> [WHAT IS BEING ASKED]
Rewrite the data below, changing every "metal bracket" to "steel bracket" and leaving everything else as it is.

=======

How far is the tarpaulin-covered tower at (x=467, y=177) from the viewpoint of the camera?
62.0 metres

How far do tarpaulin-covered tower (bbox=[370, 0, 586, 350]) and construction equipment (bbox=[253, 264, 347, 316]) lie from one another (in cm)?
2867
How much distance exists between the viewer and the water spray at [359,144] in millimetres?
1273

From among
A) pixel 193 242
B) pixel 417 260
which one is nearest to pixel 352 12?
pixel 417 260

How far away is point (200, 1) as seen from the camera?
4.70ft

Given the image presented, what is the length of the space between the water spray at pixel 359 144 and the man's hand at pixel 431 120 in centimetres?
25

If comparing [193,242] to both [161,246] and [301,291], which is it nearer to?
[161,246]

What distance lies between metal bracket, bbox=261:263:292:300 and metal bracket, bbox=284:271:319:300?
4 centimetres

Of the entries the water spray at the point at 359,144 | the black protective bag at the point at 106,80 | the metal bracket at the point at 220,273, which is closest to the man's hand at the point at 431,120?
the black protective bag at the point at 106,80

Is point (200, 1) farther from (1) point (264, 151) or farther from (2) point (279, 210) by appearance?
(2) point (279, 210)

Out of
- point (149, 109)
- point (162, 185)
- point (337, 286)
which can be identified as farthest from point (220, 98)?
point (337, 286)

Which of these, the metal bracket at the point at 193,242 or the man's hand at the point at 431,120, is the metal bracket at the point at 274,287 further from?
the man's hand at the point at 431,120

=======

> [COMPLETE RESPONSE]
How far is the tarpaulin-covered tower at (x=467, y=177) from the viewpoint of the camera?
62.0 metres

How far do tarpaulin-covered tower (bbox=[370, 0, 586, 350]) and construction equipment (bbox=[253, 264, 347, 316]) lie from one another (in cm)?
2867
How much distance exists between the viewer and the water spray at [359,144] in millimetres?
1273

From among
A) pixel 193 242
B) pixel 417 260
which one is nearest to pixel 352 12?
pixel 417 260

How far away is point (200, 1) as seen from the camera?
4.70ft

Given the image presented, what is the length of the space between the water spray at pixel 359 144 and the man's hand at pixel 431 120 in centimetres?
25

If comparing [193,242] to both [161,246] and [301,291], which is it nearer to?
[161,246]

What distance lies between steel bracket, bbox=261:263:292:300 and steel bracket, bbox=284:271:319:300?
4 centimetres

Of the entries the water spray at the point at 359,144 | the black protective bag at the point at 106,80 | the steel bracket at the point at 220,273, which is closest to the man's hand at the point at 431,120?
the black protective bag at the point at 106,80

Is point (200, 1) farther from (1) point (264, 151) or farther from (2) point (279, 210) by appearance?
(2) point (279, 210)

Out of
- point (149, 109)
- point (162, 185)
- point (337, 286)
which can be identified as farthest from point (220, 98)?
point (337, 286)

Which of these, the steel bracket at the point at 193,242 or the man's hand at the point at 431,120, is the steel bracket at the point at 274,287 further from?
the man's hand at the point at 431,120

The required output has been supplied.